1. U.S. Secretaries Perdue and Zinke listen to forest service official
2. Perdue, Zinke and other officials on tour of area not badly damaged by wildfires
Paradise, California - Nov. 26, 2018
3. SOUNDBITE (English) Ryan Zinke, U.S. Interior Secretary
"Let's work on making sure this doesn't happen again. It's just unsustainable. The president was here. He's engaged on it. And obviously we're here because the president's priority is, let's fix it."
4. Burned ruins of buildings in business district of Paradise
5. SOUNDBITE (English) Ryan Zinke, U.S. Interior Secretary
"In my mind no doubt the temperatures are getting hotter, the season is getting longer. We're in drought conditions with the moisture content is much lower because of the drought. Now taking that as a backdrop, it doesn't relieve you of the responsibility to do what you can to mitigate the fires. And mitigating the fires is prescribed burns late in the season, removing the fuel loads. Getting diseased timber earlier rather than having millions of acres with disease and dead and dying trees"
6. Burned ruins of buildings in business district of Paradise
7. SOUNDBITE (English) Ryan Zinke, U.S. Interior Secretary
"And on this fire I don't want to ever see a community being shattered like this again. It's unacceptable. It's unAmerican. And if there is mitigating things we can do to invest. We're just talking about how much it costs. It's going to be billions of dollars."
Magalia, California - Nov. 26, 2018
8. Perdue, Zinke and other officials on tour of area not badly damaged by wildfires
Paradise, California - Nov. 26, 2018
9. SOUNDBITE (English) Sonny Perdue, U.S. Agriculture Secretary:
"Someone did mention that there's an awakening. I think some of the people that have litigated against good forest management techniques are now saying that the pristine forest that they imagine are no longer pristine, when they're burned. And that's the we can see well groomed, well manage forests, protect and prohibit and preclude the type of devastation we see here."
10. Perdue, Zinke meet with local, state and federal officials in Paradise
11. SOUNDBITE (English) Sonny Perdue, U.S. Agriculture Secretary
"We can't stop the fires, but we can prevent the carnage we see in these kinds of fires, and some of the litigation that's occurred has been responsible. We need to reduce the fuel load."
12. Burned storefront in Paradise business district
13 SOUNDBITE (English) Sonny Perdue, U.S. Agriculture Secretary
"t's not clear cutting. It's coming in and thinning those forests. Logging has become a pejorative term of just massive hillsides of clearcutting and that's not what we're talking about. That's not what reducing fuel load is all about. We're talking about commonsense provisions of prescribed burning at the right times and coming and reducing all this chaparral and fuel load on the ground so you don't have these fires of rage."
Top Trump administration officials toured the fire-ravaged town of Paradise, where they met with local officials and pushed for more aggressive forest management to lessen the damage of increasingly fierce wildfires.
U.S. Interior Secretary Ryan Zinke and U.S. Agriculture Secretary Sonny Perdue were in the town of Paradise on Monday. Zinke said he has never witnessed such devastation, and costs associated with a deadly Northern California wildfire will likely be in the billions.
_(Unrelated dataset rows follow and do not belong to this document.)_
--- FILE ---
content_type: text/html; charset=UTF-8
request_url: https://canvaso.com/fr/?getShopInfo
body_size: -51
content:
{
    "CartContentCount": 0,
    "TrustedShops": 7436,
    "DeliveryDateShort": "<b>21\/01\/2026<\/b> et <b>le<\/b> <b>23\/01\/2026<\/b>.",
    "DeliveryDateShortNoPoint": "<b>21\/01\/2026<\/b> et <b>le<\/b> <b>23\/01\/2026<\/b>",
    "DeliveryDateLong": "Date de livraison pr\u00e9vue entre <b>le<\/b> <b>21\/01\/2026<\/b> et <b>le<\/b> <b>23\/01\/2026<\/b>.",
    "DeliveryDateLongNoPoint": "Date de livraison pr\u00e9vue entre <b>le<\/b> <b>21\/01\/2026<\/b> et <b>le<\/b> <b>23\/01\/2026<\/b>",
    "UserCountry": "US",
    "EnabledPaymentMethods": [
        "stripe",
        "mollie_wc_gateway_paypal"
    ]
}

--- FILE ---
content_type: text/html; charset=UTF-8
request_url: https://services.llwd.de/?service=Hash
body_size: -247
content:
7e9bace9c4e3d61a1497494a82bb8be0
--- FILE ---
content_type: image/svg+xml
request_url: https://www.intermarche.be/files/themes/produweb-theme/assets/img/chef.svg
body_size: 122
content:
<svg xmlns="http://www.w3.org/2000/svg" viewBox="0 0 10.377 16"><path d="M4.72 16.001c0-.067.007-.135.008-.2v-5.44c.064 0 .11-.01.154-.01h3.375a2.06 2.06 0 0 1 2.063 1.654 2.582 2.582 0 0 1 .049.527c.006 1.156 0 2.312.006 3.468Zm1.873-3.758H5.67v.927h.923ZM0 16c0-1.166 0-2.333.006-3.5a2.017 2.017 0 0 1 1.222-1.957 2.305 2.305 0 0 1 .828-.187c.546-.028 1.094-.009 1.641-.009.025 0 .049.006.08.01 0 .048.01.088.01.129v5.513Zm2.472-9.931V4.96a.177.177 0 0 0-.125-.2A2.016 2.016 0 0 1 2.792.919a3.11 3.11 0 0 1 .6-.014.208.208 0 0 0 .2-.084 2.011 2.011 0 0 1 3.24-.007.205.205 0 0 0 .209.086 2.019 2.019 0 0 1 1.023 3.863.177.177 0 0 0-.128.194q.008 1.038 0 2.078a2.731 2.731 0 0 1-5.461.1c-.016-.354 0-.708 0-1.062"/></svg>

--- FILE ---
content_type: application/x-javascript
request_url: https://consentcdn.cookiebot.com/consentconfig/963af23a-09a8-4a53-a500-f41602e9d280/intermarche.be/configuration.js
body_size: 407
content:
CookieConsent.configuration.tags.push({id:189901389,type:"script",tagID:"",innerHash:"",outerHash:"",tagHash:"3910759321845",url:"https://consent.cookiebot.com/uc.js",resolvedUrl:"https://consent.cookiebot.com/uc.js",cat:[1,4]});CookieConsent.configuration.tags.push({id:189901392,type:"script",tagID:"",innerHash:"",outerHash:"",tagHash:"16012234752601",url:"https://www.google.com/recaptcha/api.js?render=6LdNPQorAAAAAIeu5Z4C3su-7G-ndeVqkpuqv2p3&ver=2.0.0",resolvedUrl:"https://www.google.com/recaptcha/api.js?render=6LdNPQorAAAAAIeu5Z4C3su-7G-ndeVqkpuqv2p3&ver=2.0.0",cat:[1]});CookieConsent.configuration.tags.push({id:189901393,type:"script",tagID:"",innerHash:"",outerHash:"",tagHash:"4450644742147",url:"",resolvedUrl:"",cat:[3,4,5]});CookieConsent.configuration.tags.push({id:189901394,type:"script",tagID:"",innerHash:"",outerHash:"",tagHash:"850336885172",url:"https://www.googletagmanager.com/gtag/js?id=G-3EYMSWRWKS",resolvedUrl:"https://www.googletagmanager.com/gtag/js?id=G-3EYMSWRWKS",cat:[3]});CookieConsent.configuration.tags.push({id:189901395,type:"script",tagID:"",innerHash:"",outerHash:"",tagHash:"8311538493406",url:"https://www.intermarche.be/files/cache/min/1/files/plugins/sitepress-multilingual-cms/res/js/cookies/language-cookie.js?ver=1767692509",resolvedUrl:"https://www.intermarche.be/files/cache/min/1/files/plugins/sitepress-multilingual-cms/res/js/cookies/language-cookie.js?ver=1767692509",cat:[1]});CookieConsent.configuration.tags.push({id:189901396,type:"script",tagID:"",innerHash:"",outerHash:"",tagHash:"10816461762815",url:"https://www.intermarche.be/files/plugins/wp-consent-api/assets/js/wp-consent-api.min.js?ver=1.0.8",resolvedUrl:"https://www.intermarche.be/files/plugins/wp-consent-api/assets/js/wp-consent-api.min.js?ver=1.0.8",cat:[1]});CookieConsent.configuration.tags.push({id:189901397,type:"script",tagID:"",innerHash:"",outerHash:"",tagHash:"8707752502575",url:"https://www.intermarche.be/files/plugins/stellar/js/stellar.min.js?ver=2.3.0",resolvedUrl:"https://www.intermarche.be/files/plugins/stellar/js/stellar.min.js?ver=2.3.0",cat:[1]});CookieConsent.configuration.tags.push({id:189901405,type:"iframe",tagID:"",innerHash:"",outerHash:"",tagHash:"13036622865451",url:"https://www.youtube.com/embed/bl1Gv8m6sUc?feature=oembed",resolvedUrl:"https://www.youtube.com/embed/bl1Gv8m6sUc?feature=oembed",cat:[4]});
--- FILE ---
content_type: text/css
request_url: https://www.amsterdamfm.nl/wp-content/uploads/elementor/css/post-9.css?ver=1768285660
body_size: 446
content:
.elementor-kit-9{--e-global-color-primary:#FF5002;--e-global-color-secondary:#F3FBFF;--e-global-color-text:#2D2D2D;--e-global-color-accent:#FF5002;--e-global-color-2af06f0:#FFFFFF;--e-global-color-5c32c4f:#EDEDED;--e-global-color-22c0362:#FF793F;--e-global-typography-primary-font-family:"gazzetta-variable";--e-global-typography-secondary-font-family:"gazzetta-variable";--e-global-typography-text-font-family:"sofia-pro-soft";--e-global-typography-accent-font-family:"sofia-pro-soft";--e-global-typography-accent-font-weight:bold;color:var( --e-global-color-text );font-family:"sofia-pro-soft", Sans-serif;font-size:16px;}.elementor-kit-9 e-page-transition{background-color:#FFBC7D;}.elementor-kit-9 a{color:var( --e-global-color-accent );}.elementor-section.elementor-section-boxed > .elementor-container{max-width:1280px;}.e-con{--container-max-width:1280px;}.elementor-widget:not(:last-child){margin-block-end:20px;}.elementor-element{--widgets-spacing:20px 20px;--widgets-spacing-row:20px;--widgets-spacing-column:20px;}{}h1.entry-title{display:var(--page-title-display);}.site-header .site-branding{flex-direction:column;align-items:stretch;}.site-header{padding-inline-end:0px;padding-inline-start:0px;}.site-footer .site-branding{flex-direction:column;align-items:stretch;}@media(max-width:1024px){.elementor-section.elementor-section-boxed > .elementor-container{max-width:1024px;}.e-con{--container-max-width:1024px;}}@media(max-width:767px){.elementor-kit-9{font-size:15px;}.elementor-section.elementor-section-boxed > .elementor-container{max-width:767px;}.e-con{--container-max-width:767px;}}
The Camp Fire killed at least 88 people and destroyed nearly 14,000 homes in the town of Paradise and surrounding communities. It was fully contained over the weekend after igniting more than two weeks ago.
The U.S. government has distributed more than $20 million in assistance for people displaced by the catastrophic wildfire in Northern California, a Federal Emergency Management Agency official said Monday as hundreds of searchers kept looking for more human remains.
FEMA spokesman Frank Mansell told The Associated Press that $15.5 million has been spent on housing assistance, including vouchers for hotel rooms. During an interview in the city of Chico, he said disaster response is in an early phase but many people will eventually get longer-term housing in trailers or apartments.
FEMA also has distributed $5 million to help with other needs, including funeral expenses, he said.
About 17,000 people have registered with the federal disaster agency, which will look at insurance coverage, assets and other factors to determine how much assistance they are eligible for, Mansell said.
Meanwhile, the list of people who are unaccounted for has dropped from a high of 1,300 to the "high 200s" Monday, Butte County Sheriff Kory Honea said. He said the number of volunteers searching for the missing and dead has been reduced to about 200 Monday from 500 Sunday after many of those reported missing were found over the weekend.
Secretary Perdue suggested donating timber from the nearby Plumas National Forest to rebuild Paradise.